A Python implementation of the Rapid Automatic Keyword Extraction (RAKE) algorithm as described in: Rose, S., Engel, D., Cramer, N., & Cowley, W. (2010). Automatic Keyword Extraction from Individual Documents. In M. W. Berry & J. Kogan (Eds.), Text Mining: Theory and Applications: John Wiley & Sons.
The source code is released under the MIT License.
The arguments are as follows:
usage: rake.py [-h] [--stopwords [STOPWORDS.TXT]] [--debug] [--test] [--keywords [MAX_RETURNED]] [--soft-wrap] [--hard-wrap] [--flip] [--group] [--tight-group] [filenames [filenames ...]] Simple example for RAKE: Rapid Automatic Keyword Extraction algorithm. positional arguments: filenames Input file(s) to use optional arguments: -h, --help show this help message and exit --stopwords [STOPWORDS.TXT], -s [STOPWORDS.TXT] The stopword file to use. Defaults to ~/.stopwords.txt --debug Enable additional debugging --test Perform integrated testing --keywords [MAX_RETURNED], -n [MAX_RETURNED] Number of keywords to return --soft-wrap new-lines mark end-of-sentence --hard-wrap new-lines do not mark end-of-sentence --flip Flip the order so that the keyword is before the filename. --group, -g Prefer group-common keywords for the set of documents --tight-group, -G Use a tight group with keyword: file1, file2, ... File prefixes are present if more than one file is specified.
Notes on this version
This version needs Python 3+. I have tested it with 3.5.3. It probably no longer works with Python 2. Folks should upgrade.

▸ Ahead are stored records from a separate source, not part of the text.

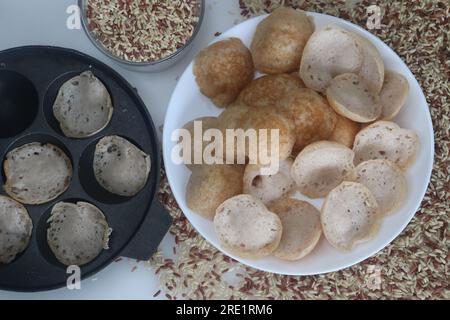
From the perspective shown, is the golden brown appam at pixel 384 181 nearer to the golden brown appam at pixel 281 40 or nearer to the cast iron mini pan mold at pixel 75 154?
the golden brown appam at pixel 281 40

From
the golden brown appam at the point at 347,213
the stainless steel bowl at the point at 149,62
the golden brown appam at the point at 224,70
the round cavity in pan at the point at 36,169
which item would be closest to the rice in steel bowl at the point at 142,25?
the stainless steel bowl at the point at 149,62

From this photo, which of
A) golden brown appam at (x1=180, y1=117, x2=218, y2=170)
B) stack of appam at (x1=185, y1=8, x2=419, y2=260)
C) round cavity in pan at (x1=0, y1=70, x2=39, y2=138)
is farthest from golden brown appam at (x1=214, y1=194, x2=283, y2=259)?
round cavity in pan at (x1=0, y1=70, x2=39, y2=138)

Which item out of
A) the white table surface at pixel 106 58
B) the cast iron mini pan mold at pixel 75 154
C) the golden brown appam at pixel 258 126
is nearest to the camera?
the golden brown appam at pixel 258 126

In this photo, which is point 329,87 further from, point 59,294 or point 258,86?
point 59,294

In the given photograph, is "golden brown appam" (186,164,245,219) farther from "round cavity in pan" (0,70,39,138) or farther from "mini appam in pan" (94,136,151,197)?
"round cavity in pan" (0,70,39,138)

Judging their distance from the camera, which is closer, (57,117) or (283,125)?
(283,125)
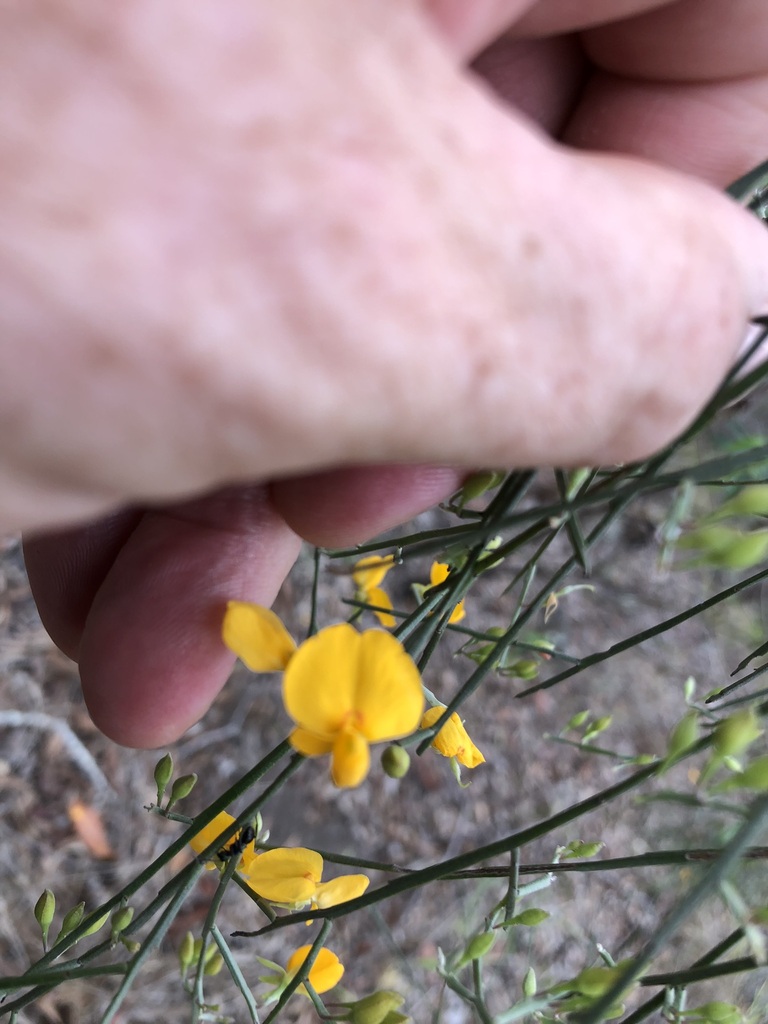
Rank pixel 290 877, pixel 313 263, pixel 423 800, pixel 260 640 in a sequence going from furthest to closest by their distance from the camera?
pixel 423 800
pixel 290 877
pixel 260 640
pixel 313 263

The previous version fell apart when it came to contractions. I'm not sure that the current version is perfect, but for my initial test data it seems to function.

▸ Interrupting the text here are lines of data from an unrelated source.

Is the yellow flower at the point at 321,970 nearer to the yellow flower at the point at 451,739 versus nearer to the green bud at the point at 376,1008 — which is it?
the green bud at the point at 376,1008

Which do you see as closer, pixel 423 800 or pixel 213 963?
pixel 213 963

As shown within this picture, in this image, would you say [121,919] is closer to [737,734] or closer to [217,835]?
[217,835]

Original file didn't support arguments, and didn't do anything useful when it was run. (Same as --test.)
Proper hard-wrap support (where new-lines don't implicitly mark the end of a paragraph) is tricky. This script never did it properly. The --hard-wrap functionality remains broken, though that was the previous-default behavior. (To do it properly, you need to an initial level of Markdown or reStructuredText style conversion to meaningfully break it up.)

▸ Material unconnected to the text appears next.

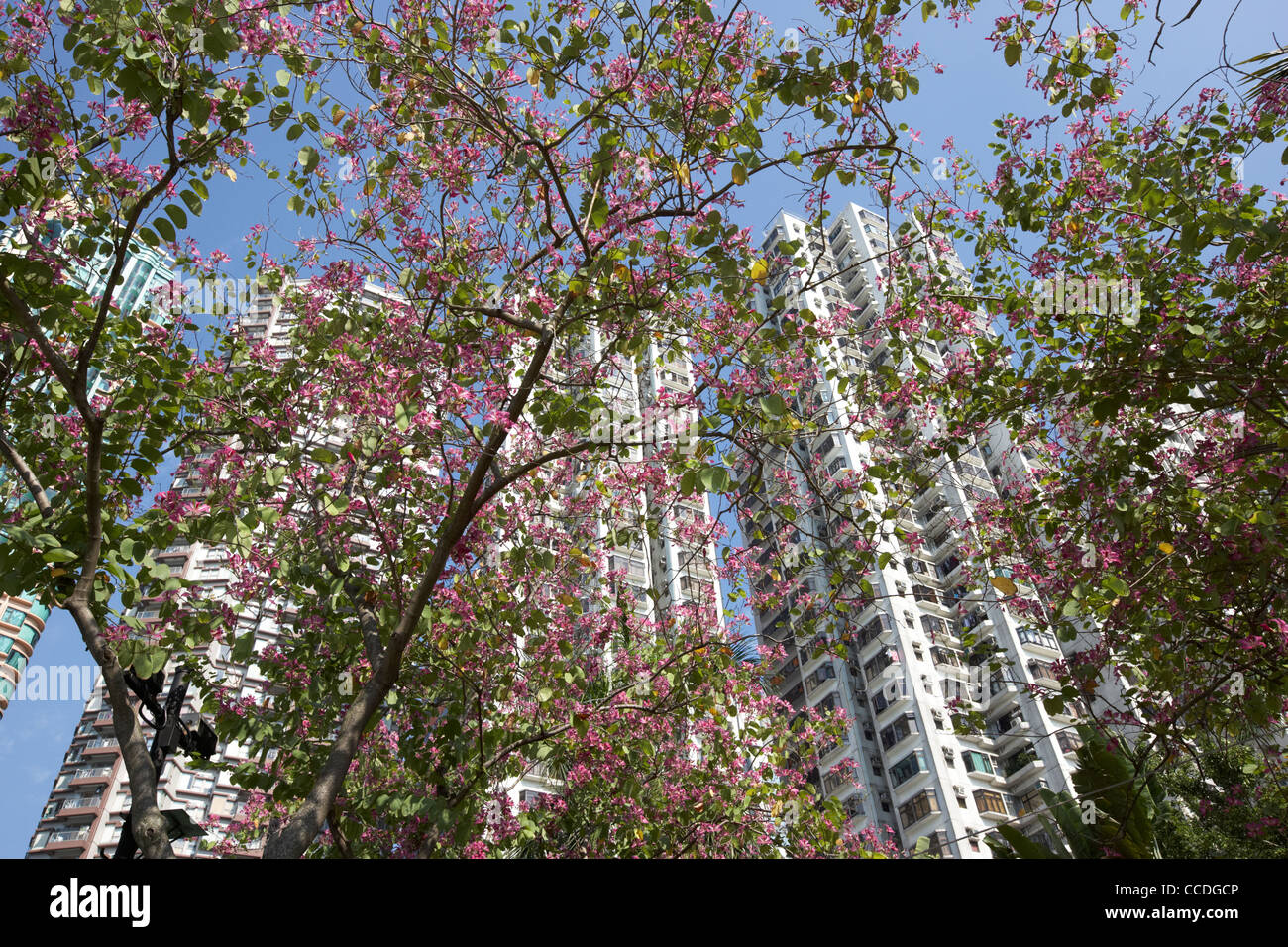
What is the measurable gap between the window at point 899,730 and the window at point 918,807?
2.46 metres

I extended this because I wanted an automatic way to pull useful topic information for lyrics.
When provided one argument:
$ ./rake.py MIT-License.txt documentation files permit persons person obtaining substantial portions copyright holders copyright notice permission notice sell copies copyright copies
When provided more than one argument, it returns --keywords responses for each file and prefixes each with the filename (like grep):
$ rake.py -n 1 *_lyrics.txt 01-Thats-the-way_lyrics.txt:future 02-Eccentric_lyrics.txt:personality disorder 03-Space-Travel_lyrics.txt:miss fried rice 04-Rise-and-Fall_lyrics.txt:landing 05-Theres-a-Dragon-Sleeping_lyrics.txt:roast duck . . .
There's a --flip option that will allow you to take a batch of files and sort them to find keywords in common:
$ rake.py --flip *_lyrics.txt | sort . . . care : 01-Thats-the-way_lyrics.txt care : 11-Im-Sorry_lyrics.txt care : 29-That-Pickle_lyrics.txt . . . concerned : 41-Mixed-Emotions_lyrics.txt considered : 26-Dialog_lyrics.txt considered : 48-Purpose-Of-You_lyrics.txt continue : 25-Bacon_lyrics.txt . . .
There's a --group / -g option that tries to find common keywords within a group. It keeps the top-most keyword for a file, but the others favor the group:
$ rake.py -g --flip *_lyrics.txt | sort afraid overfishing destroys : 12-Mysterious-Things_lyrics.txt air : 21-My-Neighbor-Errols-Neighborhood_lyrics.txt air : 26-Dialog_lyrics.txt alternate pasts : 32-Fate_lyrics.txt anymore : 22-Vile_lyrics.txt anymore : 46-Conversation_lyrics.txt . . .
There's also a --tight-group / -G option that returns the results in a more compact form, and skips the most popular for the file:
$ rake.py -G *_lyrics.txt | sort air : 21-My-Neighbor-Errols-Neighborhood_lyrics.txt, 26-Dialog_lyrics.txt anymore : 22-Vile_lyrics.txt, 46-Conversation_lyrics.txt ate : 39-Palindrome_lyrics.txt, 44-Lost-In-The-Rain_lyrics.txt avoid : 07-Vegetable-Domination_lyrics.txt, 12-Mysterious-Things_lyrics.txt back : 03-Space-Travel_lyrics.txt, 37-Surf-Rules_lyrics.txt, 44-Lost-In-The-Rain_lyrics.txt bear : 23-Misunderstanding_lyrics.txt, 45-Grandparents_lyrics.txt . . .